Possible blocker for general PostgreSQL upgrade strategy

PostgreSQL upgrade with (near) zero downtime

In order to fulfill the requirements of executing database upgrade without (or very minimal) user facing downtime, the following procedure was chosen.

A second cluster, TARGET, is created as carbon copy of SOURCE
TARGET is synchronized to SOURCE via physical replication
TARGET is converted to sync via logical replication
TARGET is upgraded to newer major version
- upgrade takes some time
- cluster is no longer in sync
TARGET is synced and kept in synced via logical replication (asynchronously)
- logical replication takes time and is resource intensive

At this point we have two clusters,SOURCE running the old major version, TARGET the new. Both clusters are synced asynchronously, so small delays are to be accepted. Logical replication is less performant, so the delays are higher than between the physically replicate nodes within one cluster.

Now we need to decide if and when the application traffic should be routed to TARGET.

We could just make a hard cut and redirect all traffic to the new cluster at one point in time. If the cluster is not performing, this becomes a user facing problem, potentially hard to solve.

Therefor the TARGET cluster is tested before the switchover is performed.
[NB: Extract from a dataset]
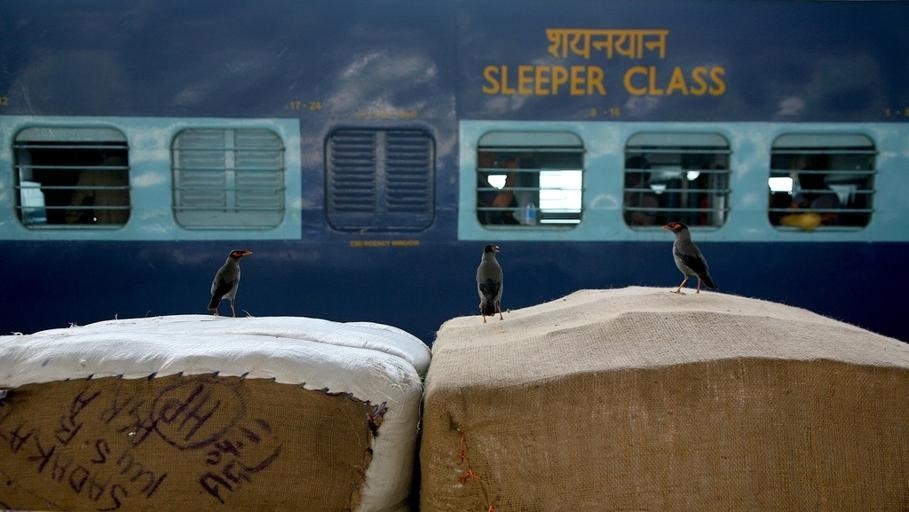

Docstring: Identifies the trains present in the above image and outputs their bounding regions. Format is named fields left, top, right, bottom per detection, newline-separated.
left=0, top=2, right=908, bottom=344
Standby nodes of the TARGET cluster are included in the load balancing
Standby nodes of the SOURCE cluster are removed from load balancing
- All write load is handled by SOURCE primary
- All read-only transactions are handled by TARGET standbys
Tests are made, metrics are monitored during the process
When certain everything works as expected, the write load will also be routed to TARGET

Upgrade Flowchart

flowchart TB
    subgraph Prepare new enviroment
    A[Create new cluster $TARGET as a carbon copy of the one to upgrade, $SOURCE.] --> B
    B[Attach $TARGET as a standby-only-cluster to $SOURCE via physical replication.] --> C
    end
    C[Make sure both clusters are in sync.] --> D1
    subgraph Upgrade: ansible-playbook upgrade.yml
    D1[Disable Chef] --> D
    D[Change from physical replication to logical.] --> E
    E[Make sure both clusters are in sync again.] --> G
    end
    G[Upgrade $TARGET to new version via pg_upgrade.] --> H
    subgraph Prepare switchover
    H[Make sure both clusters are in sync again.] --> I
    I[Merge Chef MRs so $TARGET uses roles for new PostgreSQL version] --> K
    K[Enable Chef, run Chef-Client] --> L
    L[Make sure Chef finished sucessfully and cluster is still operational] --> M
    M[Disable Chef again] --> N
    end
    N[Check metrics and sanity checks are as expectet] --> O
    subgraph Switchover: ansible-playbook switchover.yml
    O[Redirect RO traffic to $TARGET standbys in addition to $SOURCE] --> P
    P[Check if cluster is operational and metrics are normal] --"Normal"--> Q
    P --"Abnormal"-->GR
    Q[Redirect RO only to $TARGET] --> R
    R[Check if cluster is operational and metrics are normal] --"Normal"--> S
    R --"Abnormal"--> GR
    S[Quality team verify their tests run as expectet] --"Normal"--> T
    S --"Abnormal"-->GR
    end
    T[Switchover: Redirect RW traffict to $TARGET] --> U1
    subgraph Post Switchover Verification
    U1[Check if cluster is operational and metrics are normal]--"Normal"--> U2
    U1 --"Abnormal"--> LR
    U2[Enable Chef, run Chef-Client] --"Normal"--> U3
    U2 --"Abnormal"--> LR
    U3[Check if cluster is operational and metrics are normal,\nvalidate for $point_of_no_return minutes] --"Normal"--> Success
    U3 --"Abnormal"--> LR
    Success[Success!]
    end
    subgraph GR[Gracefull Rollback - no dataloss]
    GR1[Start gracefull rollback]
    end
    subgraph LR[Late Rollback - DATALOSS up to $point_of_no_return minutes]
    LR1[Start late rollback]
    end

Multi-Version Problem

During the process we have a window where:

All write and some read transactions are handled by SOURCE, running version x (PG12)
Some read transactions are handled by TARGET, running version y (PG14)

As highlighted by @DylanGriffith here db-migration!412 (comment 1375987600), it is possible that our application is not able to handle a situation, where not all transactions are processed by the same PostgreSQL major version.

Redirection Problem

As pointed out here gitlab-org/gitlab#364370 (closed), moving read-only queries between standbys may take significant time and behaves erratic.

Solution

This issue is intended to:

Highlight the problem
Determine if this is indeed a blocker for the upcoming upgrades
Find a viable solution if needed

Edited May 05, 2023 by Alexander Sosna